$L^p$ norm inequalities with respect to strongly-log-concave densities

Question

Let $\pi(x)=\frac{e^{-f(x)}}{\int_{\mathbb{R}^d}e^{-f(u)}du}$ be a strongly-log-concave distribution, i.e., $f(x):\mathbb{R}^d\rightarrow R$ is an $m$-strongly convex function. Also, $f(x)$ has $L$-Lipschitz gradient. Define the norm of a function $g:\mathbb{R}^d\rightarrow R$:

$$\|g\|_p=\left(\int_{\mathbb{R}^d} |g(x)|^p \pi(x)dx\right)^\frac{1}{p}$$.

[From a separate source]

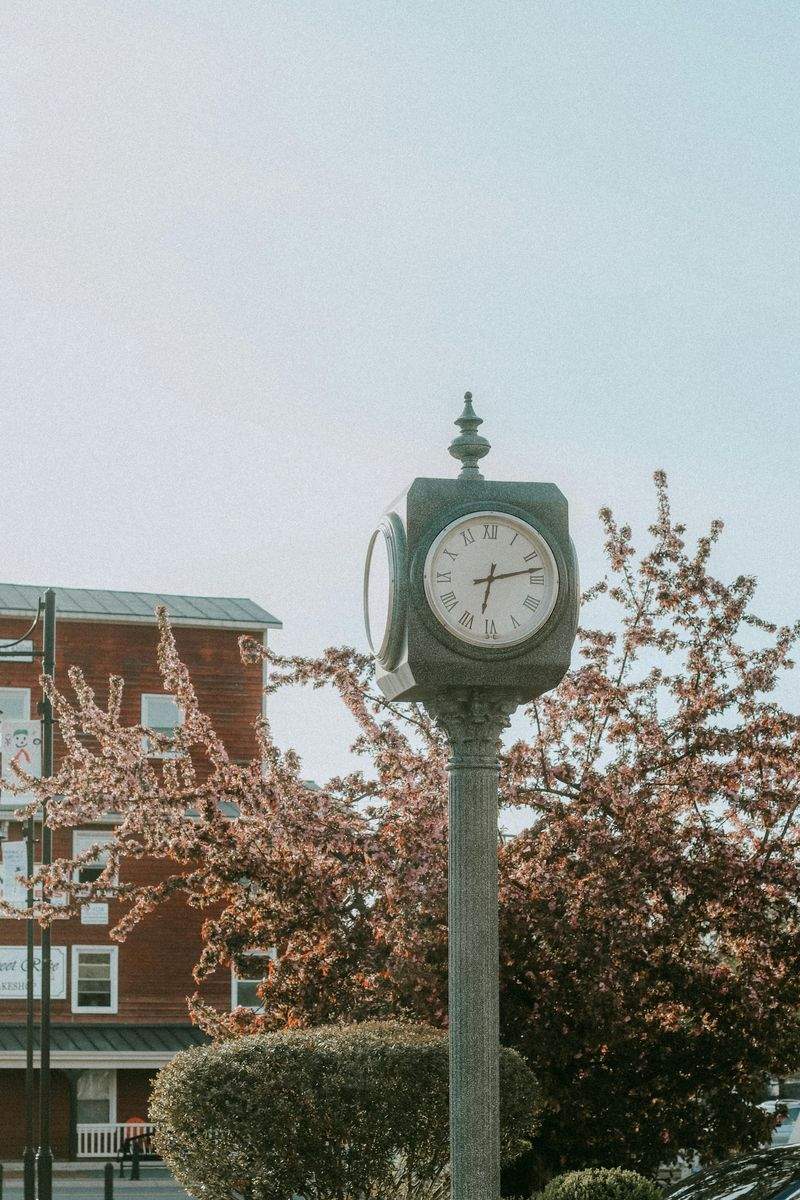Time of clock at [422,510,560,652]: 6:12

Question: For $p\geq q$, is there any inequality like the following: $$C_0\|g\|_p\leq \|g\|_q\leq C_1\|g\|_p$$

where $C_0,C_1$ are constants. By Jensen's inequality, $C_1=1$ satisfies the upper bound. Is it possible to get $C_0,C_1$ which uses the fact that the density is strongly log-concave and $f(x)$ has $L$-Lipschitz gradient?

Answer 1

No. Only the upper bound holds, and as Dirk pointed out the best constant is $C_1=1$. The lower bound cannot hold for any $C_0$, since otherwise the $L^p$ and $L^q$ norms would be equivalent. This is well-known to fail. To see this, observe that with your assumptions your reference measure $\pi(x)dx$ is locally equivalent to the Lebesgue measure $dx$ (i-e $c_0 dx\leq \pi(x)dx\leq c_1 dx$ on any ball $B_R$). The comparison between $L^p$ and $L^q$ norms on $\mathbb R^d$ is well known for the Lebesgue measure: Taking a radial function $g(x)=\chi_{B_R}(x) |x|^\alpha$ and tuning $\alpha<0$ (denpending on $p,q$) easily gives a counterexample to $C_0\|g\|_{L^p}\leq \|g\|_{L^q}$, i-e such that $\|g\|_{L^p}=+\infty$ but $\|g\|_{L^q}<\infty$. (Here I'm using a cutoff function to localize on a ball $B_R$ so that $\pi(x)dx$ and $dx$ are equivalent). More explicitly, take $\alpha=-\frac{d}{q}+\epsilon$ (for very small $\epsilon>0$) so that $|g(x)|^qdx\sim r^{\alpha q}r^{d-1}dr=r^{\alpha q+d-1}=r^{-1+\epsilon}dr$ is bordeline integrable at the origin, while $|g(x)|^pdx\sim r^{\alpha p+d-1}dr$ is not (due to the exponent $\alpha p+d-1<-1$ since $p>q$).